Objective There are multiple echocardiographic abnormalities in the geriatric population, whether the number of abnormalities could possibly affect NT-proBNP levels. The aim of this study was to assess the association between the number of echocardiographic abnormalities and NT-proBNP levels in geriatric inpatients.
Method A total of 148 subjects aged 60 years or over were recruited. Plasma N-terminal proBNP was measured by ELISA. Echocardiography measured left atrial diameter, left ventricular diameter, valvular lesions, ventricular wall motion, systolic or diastolic function and atrial fibrillation and so on. Inpatients were stratified group no abnormality, one abnormality, two abnormalities, more than three abnormalities. Analysing the associations between NT-proBNP plasma levels and echocardiographic abnormalities or the number of it.

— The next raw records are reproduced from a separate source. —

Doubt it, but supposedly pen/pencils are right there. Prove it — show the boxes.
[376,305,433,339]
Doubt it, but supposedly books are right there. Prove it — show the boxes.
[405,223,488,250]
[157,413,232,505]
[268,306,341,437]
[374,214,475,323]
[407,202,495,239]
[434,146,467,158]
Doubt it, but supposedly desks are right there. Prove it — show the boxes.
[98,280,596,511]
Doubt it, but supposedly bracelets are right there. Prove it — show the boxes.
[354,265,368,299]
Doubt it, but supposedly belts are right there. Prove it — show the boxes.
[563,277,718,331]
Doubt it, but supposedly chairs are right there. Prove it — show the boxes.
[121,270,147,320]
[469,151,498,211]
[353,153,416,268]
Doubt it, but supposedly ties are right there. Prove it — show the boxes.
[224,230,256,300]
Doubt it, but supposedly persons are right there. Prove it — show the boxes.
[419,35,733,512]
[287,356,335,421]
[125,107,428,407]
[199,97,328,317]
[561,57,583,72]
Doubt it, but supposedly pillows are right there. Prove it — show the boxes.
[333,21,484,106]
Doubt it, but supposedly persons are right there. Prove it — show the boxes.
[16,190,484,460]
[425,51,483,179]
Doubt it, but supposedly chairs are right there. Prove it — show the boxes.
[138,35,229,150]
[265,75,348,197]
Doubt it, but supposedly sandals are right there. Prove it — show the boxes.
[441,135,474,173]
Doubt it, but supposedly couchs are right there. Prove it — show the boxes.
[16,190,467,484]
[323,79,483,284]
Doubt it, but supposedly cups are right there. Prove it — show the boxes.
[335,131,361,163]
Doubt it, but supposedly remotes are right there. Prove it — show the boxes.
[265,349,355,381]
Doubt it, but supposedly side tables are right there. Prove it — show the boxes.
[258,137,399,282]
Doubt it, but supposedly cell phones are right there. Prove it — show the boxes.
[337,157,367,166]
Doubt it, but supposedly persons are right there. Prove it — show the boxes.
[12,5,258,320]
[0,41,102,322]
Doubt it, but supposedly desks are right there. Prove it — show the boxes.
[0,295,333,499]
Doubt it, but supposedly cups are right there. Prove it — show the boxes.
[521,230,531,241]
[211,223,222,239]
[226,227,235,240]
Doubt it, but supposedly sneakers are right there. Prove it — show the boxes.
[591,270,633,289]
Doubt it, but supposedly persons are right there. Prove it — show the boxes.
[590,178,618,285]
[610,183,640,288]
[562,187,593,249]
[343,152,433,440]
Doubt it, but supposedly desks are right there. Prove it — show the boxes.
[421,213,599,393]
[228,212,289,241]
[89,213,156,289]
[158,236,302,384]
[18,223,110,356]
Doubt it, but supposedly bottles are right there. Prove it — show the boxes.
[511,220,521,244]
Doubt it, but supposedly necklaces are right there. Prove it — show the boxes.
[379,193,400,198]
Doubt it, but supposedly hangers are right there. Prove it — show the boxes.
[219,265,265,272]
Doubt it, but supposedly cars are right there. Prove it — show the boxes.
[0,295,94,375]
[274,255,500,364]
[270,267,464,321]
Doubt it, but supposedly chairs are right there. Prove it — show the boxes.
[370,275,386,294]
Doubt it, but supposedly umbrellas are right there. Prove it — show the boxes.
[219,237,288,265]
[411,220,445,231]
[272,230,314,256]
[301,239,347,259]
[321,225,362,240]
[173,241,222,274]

Result NT-proBNP levels increased with an increasing number of echocardiographic abnormalities (p=0.04) and correlated with the numbers (r=0.201, p=0.015). Left atrial enlargement (r=0.251, p=0.002), valve diseases (r=0.242, p=0.003) and atrial fibrillation (r=0.260, p=0.001) were positively correlated with NT-proBNP, and left ventricular ejection fraction (r=−0.191, p=0.020) was negatively correlated with it.
Conclusion NT-proBNP plasma levels increased with an increasing number of echocardiographic abnormalities in geriatric inpatients. NT-proBNP plasma levels were correlated with atrial fibrillation, left atrial enlargement, valve disease and left ventricular ejection fraction.